=== Çıkarılan metin ===

Emsal Mahkeme Kararı İstanbul 2. Asliye Ticaret Mahkemesi 2021/533 E. 2022/929 K. 30.12.2022 T.

Görüntülediğiniz mahkeme kararı henüz kesinleşmemiştir. Yararlı olması amacıyla eklenmiştir.

T.C.
İSTANBUL
2. ASLİYE TİCARET MAHKEMESİ

ESAS NO : 2021/533
KARAR NO : 2022/929

DAVA : Müdür Atanması, Fesih, Çıkma
DAVA TARİHİ : 11/08/2021
KARAR TARİHİ : 30/12/2022

Mahkememizde görülmekte olan ve terditli olarak açılan asıl davada yapılan inceleme sonucunda;
GEREĞİ DÜŞÜNÜLDÜ:
Asıl davada davacı vekili dava dilekçesi ile müvekkilinin ortağı olduğu …Tic. Ltd. Şti.’ne müvekkil …’nün tedbiren temsil ve yönetim kayyımı tayinine, bu talebin kabul görmemesi halinde mahkemece re’sen seçilecek kişinin tedbiren temsil ve yönetim kayyımı tayinine, “neticeten şirkete temsil ve yönetim kayyımı tayinine, kayyım tarafından şirkete müdür atanması, toplantı günü belirlenmesi ve bu toplantıda şirkete müdür atanması halinde görevinin sonlanmasına”, lakin atanamaması halinde şirket ortağı …’nun TTK 636 vd. maddeler kapsamında ortaklıktan çıkarılması; kabul edilebilir çözüm olması halinde ortaklıktan çıkarılmasına karar verilmesini, aksi halde şirketin feshine karar verilmesini talep etmiştir.
Asıl davadaki asli talep açısından davalı sıfatı bulunan şirket tüzel kişiliği ile davacı ve münferit şirket yetkisi arasında menfaat çalışması bulunduğundan … temsil kayyımı olarak dahi atanmış durumda olup davanın kabulüne dair herhangi bir beyan mevcut değildir. Davacının ortaklıktan çıkmaya ilişkin feri talebi konusunda ise diğer ortak …’nun davalı sıfatı var ise de Mahkememizce öncelikle asli talep ele alınacaktır. Asli talep açısından ise sadece şirketin davalı sıfatı mevcuttur.

===

#### Yapılacaklar:
#1 Mahkeme kararında dava tarihi olarak hangi tarih yazılıdır?
#2 Şu ifadelerin mahkeme kararıyla uyuşup uyuşmadığını belirtin: (a) Karar kesinleşmiştir. (b) Dava İstanbul 2. Asliye Ticaret Mahkemesinde görülmüştür. (c) Asli talep açısından yalnızca şirketin davalı sıfatı vardır.
Aşağıdaki listenin bu işle hiçbir ilgisi yoktur.

=== Verilen malzeme ===

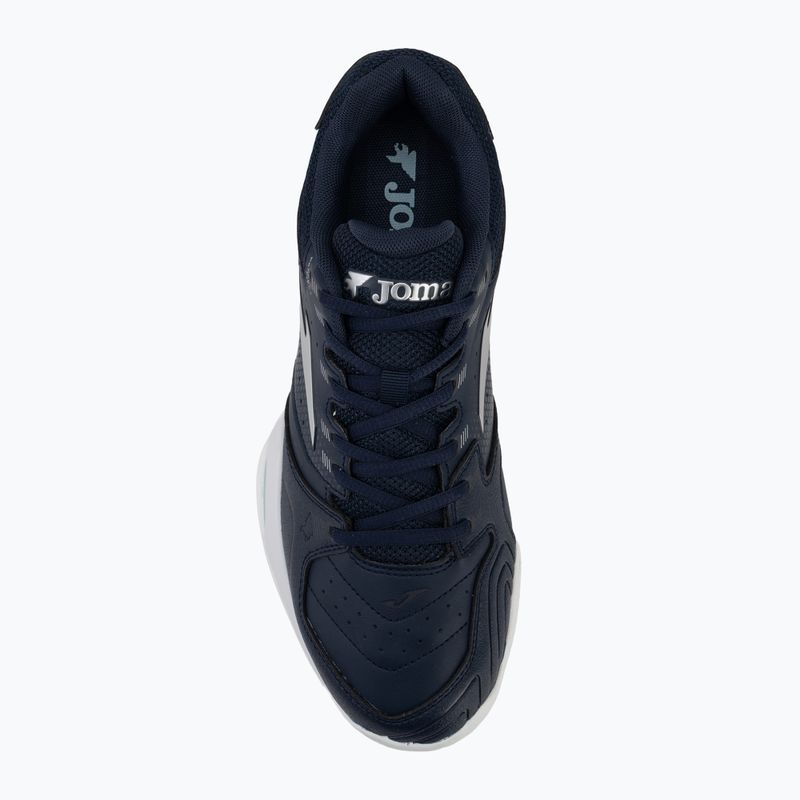 Scarpe da tennis da uomo Joma Master 1000 C navy blue 5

===

#### Görev yanıtları:
#1 11/08/2021

#2
(a) Hayır: "Görüntülediğiniz mahkeme kararı henüz kesinleşmemiştir."
(b) Evet: "2. ASLİYE TİCARET MAHKEMESİ"
(c) Evet: "Asli talep açısından ise sadece şirketin davalı sıfatı mevcuttur."